Brandworkers was honored in 2014 for its commitment to organizing New York City retail and food industry workers to challenge unlawful and abusive employment practices. Brandworkers successful initiatives include pressuring a maker of kosher foods to commit to a code of conduct to dramatically improve working conditions and to pay $500,000 to the workers, plus a campaign against a large industrial bakery, seeking a living wage, affordable health care, and health and safety improvements for its workers.
New Immigrant Community Empowerment (NICE) was honored in 2013. Founded in 1999, NICE is a community-based, non-profit organization that works to ensure that new immigrants can build social, political and economic power in their communities and beyond. (Online magazine Queens Latino published this article; a partial English translation here.)
Make the Road New York (MRNY) was honored in 2012. It was founded in 2007 through the merger of Make the Road by Walking and the Latin American Integration Center, two of New York City’s most innovative and effective grassroots organizations.

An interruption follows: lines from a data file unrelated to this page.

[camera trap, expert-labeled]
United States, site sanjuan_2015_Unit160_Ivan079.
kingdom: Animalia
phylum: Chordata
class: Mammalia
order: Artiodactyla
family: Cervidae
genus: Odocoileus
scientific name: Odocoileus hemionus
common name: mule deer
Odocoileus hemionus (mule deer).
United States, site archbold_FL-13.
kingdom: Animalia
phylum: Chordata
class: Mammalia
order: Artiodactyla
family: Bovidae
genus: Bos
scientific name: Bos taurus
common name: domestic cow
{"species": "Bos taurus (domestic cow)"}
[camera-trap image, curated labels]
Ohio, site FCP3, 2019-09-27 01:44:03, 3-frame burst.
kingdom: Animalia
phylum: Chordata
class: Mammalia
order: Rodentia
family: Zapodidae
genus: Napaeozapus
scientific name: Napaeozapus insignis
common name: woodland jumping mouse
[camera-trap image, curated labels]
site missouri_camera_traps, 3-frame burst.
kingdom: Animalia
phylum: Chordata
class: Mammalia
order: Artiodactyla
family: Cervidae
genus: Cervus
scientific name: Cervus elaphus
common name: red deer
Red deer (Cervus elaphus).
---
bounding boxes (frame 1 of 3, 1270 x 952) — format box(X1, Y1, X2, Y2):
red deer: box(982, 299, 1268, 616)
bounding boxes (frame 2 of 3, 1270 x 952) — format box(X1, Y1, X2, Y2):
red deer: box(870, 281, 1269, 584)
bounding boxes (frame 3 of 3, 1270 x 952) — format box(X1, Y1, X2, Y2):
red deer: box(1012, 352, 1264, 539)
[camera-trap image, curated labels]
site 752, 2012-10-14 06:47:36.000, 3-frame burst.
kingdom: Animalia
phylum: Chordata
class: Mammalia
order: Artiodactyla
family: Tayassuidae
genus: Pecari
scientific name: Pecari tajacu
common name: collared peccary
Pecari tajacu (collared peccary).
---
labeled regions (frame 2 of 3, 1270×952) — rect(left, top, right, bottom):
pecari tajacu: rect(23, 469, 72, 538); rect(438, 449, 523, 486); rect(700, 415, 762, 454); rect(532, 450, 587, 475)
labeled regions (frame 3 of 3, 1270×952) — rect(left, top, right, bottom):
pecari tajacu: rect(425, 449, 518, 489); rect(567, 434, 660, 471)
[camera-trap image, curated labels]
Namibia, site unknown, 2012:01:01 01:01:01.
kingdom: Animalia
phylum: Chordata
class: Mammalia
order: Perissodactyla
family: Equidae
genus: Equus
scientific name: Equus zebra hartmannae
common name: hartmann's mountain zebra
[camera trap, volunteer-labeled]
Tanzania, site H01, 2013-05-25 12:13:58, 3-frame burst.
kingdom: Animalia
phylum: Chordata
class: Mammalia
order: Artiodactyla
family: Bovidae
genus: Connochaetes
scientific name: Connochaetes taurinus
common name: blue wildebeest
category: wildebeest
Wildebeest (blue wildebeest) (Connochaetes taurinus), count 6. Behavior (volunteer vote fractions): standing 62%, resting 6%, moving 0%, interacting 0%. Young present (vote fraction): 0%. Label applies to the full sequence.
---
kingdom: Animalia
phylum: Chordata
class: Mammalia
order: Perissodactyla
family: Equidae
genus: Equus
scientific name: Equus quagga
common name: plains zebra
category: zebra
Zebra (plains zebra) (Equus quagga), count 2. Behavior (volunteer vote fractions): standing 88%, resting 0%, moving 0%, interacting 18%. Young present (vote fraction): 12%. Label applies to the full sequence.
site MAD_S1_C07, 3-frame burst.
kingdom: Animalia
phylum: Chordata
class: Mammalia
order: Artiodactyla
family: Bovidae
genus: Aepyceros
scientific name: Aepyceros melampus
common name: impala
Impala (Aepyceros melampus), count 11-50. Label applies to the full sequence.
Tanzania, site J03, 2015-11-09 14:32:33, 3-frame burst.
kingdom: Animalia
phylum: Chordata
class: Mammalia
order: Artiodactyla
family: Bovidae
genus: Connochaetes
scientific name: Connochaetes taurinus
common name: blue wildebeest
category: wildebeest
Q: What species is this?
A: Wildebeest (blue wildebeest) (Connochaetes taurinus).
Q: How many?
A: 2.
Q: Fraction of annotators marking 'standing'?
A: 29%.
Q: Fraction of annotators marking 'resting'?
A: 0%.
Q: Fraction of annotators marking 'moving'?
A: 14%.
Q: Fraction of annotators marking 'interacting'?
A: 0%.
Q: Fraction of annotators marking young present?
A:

MTRNY builds the power of immigrant and working-class communities to achieve dignity and justice through legal and survival services, transformative education, community organizing, and policy innovation.
Domestic Workers United (DWU), honored in 2011, was founded in 2000 by Caribbean, Latina and African nannies, housekeepers, and elderly caregivers in New York. DWU is the organization responsible for lobbying and advocating for the New York Domestic Workers Bill of Rights.
A Better Balance (ABB), honored in 2010, was founded in 2005 to promote the employment rights of working parents and caregivers. A Better Balance is dedicated to promoting equality in the workplace and expanding choices for men and women, regardless of income level, so they may care for their families without sacrificing their economic security.